Quando pediu ao Congresso, em 2020, para reconhecer o estado de calamidade, o governo citou os impactos da Covid-19 sobre a economia e alertou para o risco de paralisação da máquina pública. Agora, a ideia é que o governo não peça o reconhecimento do estado de emergência. A intenção é que isso seja colocado pelo próprio Congresso Nacional.
Como a PEC é apresentada pelo Congresso, a estratégia seria uma forma de tentar blindar Bolsonaro de questionamentos judiciais, pois não haveria um ato formal do governo. Um dos riscos é que fosse caracterizado abuso de poder econômico. Uma condenação por ferir a lei eleitoral poderia tornar o presidente inelegível por oito anos.
O risco, porém, é que o estado de emergência abra a possibilidade de uma série de outros gastos a menos de quatro meses da eleição, e não apenas as despesas voltadas para reduzir o preço dos combustíveis.
Vitor Rhein Schirato, professor do Departamento de Direito do Estado da USP, afirma que a ideia de fazer uma PEC para estabelecer um estado de emergência é uma excrescência e que PEC “não pode tudo”.
— Numa circunstância como essa, a gente deveria entender que as cláusulas eleitorais são cláusulas pétreas, porque elas estão diretamente relacionadas à democracia. Existem as regras de igualdade de justiça do pleito. O pleito tem que ser isonômico. Isso implica, entre outras coisas, as vedações da lei eleitoral, como criar e ampliar benefícios. Criar benefício é quebrar isonomia das eleições. A proibição de criar programas e benefícios em ano eleitoral é uma coisa que está diretamente relacionada à cláusula democrática da Constituição — afirma.
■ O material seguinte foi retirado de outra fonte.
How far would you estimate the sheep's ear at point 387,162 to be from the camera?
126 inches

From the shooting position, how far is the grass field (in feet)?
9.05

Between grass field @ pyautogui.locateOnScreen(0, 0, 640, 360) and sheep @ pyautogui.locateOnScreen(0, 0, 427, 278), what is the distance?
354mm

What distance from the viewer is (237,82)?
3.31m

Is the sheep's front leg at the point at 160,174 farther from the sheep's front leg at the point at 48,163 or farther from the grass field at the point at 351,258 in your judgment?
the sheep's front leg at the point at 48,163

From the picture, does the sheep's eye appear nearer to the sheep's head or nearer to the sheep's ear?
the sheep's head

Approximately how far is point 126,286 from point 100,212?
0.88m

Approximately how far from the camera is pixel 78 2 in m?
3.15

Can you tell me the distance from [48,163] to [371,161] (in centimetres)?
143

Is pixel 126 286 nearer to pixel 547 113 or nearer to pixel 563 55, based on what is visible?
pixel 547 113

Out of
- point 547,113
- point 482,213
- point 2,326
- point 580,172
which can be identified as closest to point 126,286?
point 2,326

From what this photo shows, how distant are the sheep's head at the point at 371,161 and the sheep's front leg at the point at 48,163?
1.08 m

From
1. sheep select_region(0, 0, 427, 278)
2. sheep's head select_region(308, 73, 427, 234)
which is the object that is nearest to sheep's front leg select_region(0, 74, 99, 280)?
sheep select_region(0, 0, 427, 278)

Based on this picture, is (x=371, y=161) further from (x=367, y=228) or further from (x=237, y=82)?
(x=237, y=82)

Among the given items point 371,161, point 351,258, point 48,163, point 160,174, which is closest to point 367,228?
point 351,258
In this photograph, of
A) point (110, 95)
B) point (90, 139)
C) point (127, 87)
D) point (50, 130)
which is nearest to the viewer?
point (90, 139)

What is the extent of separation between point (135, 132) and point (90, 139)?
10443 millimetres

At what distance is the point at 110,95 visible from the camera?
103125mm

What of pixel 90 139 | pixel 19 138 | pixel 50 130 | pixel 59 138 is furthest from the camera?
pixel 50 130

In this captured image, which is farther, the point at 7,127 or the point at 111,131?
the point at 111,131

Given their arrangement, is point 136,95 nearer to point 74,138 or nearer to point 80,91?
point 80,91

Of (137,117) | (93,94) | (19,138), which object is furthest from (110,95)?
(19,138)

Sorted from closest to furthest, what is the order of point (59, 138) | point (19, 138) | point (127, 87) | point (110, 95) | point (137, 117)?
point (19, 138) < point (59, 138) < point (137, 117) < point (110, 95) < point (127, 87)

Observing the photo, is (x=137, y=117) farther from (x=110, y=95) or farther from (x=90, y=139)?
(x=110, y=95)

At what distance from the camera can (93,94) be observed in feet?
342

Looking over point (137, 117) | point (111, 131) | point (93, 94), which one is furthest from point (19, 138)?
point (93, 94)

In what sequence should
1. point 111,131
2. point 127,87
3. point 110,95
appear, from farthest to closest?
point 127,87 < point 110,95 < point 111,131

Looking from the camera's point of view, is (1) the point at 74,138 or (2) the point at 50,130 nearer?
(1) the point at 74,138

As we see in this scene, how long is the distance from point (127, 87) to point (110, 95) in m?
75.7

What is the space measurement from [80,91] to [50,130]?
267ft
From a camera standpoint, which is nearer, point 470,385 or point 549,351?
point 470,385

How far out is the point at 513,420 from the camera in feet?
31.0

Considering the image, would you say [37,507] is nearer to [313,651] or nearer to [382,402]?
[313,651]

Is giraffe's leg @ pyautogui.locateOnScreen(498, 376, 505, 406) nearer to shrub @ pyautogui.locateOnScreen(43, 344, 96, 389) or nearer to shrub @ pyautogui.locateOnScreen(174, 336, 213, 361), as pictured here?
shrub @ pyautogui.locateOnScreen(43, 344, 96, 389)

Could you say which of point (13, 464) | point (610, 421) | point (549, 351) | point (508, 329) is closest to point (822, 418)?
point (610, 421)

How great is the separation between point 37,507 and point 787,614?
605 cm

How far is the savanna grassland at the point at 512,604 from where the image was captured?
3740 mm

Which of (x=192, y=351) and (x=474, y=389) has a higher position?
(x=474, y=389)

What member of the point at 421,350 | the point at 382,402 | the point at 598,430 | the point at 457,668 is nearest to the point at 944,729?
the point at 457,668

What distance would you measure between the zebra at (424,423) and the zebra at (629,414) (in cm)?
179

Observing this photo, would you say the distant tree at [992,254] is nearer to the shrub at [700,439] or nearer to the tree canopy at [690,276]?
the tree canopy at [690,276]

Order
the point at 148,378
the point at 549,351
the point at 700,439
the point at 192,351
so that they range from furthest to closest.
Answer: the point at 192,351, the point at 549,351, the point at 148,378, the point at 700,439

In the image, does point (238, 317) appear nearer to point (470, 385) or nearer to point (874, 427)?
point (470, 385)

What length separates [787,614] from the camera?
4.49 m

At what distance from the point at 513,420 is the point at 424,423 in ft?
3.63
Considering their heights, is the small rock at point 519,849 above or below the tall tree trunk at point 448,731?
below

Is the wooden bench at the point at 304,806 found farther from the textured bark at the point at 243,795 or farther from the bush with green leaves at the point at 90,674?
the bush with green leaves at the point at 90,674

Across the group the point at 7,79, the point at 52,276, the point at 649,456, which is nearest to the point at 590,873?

Embora não exista uma regra específica para decretação de calamidade e de emergência, o professor afirma que a situação do país hoje não é essa.
— Não é possível fabricar um estado de emergência. Isso é uma medida eleitoral e uma deturpação da Emenda constitucional — afirma.
Para ele, seria legalmente factível um estado de emergência em caso de guerra envolvendo o Brasil diretamente ou um desastre natural, por exemplo:
— Não posso criar uma PEC que autoriza um estado de emergência inexistente para quebrar a isonomia das eleições. Eu poderia ter um estado de emergência se eu tivesse um estado de emergência, como um terremoto, uma nova pandemia.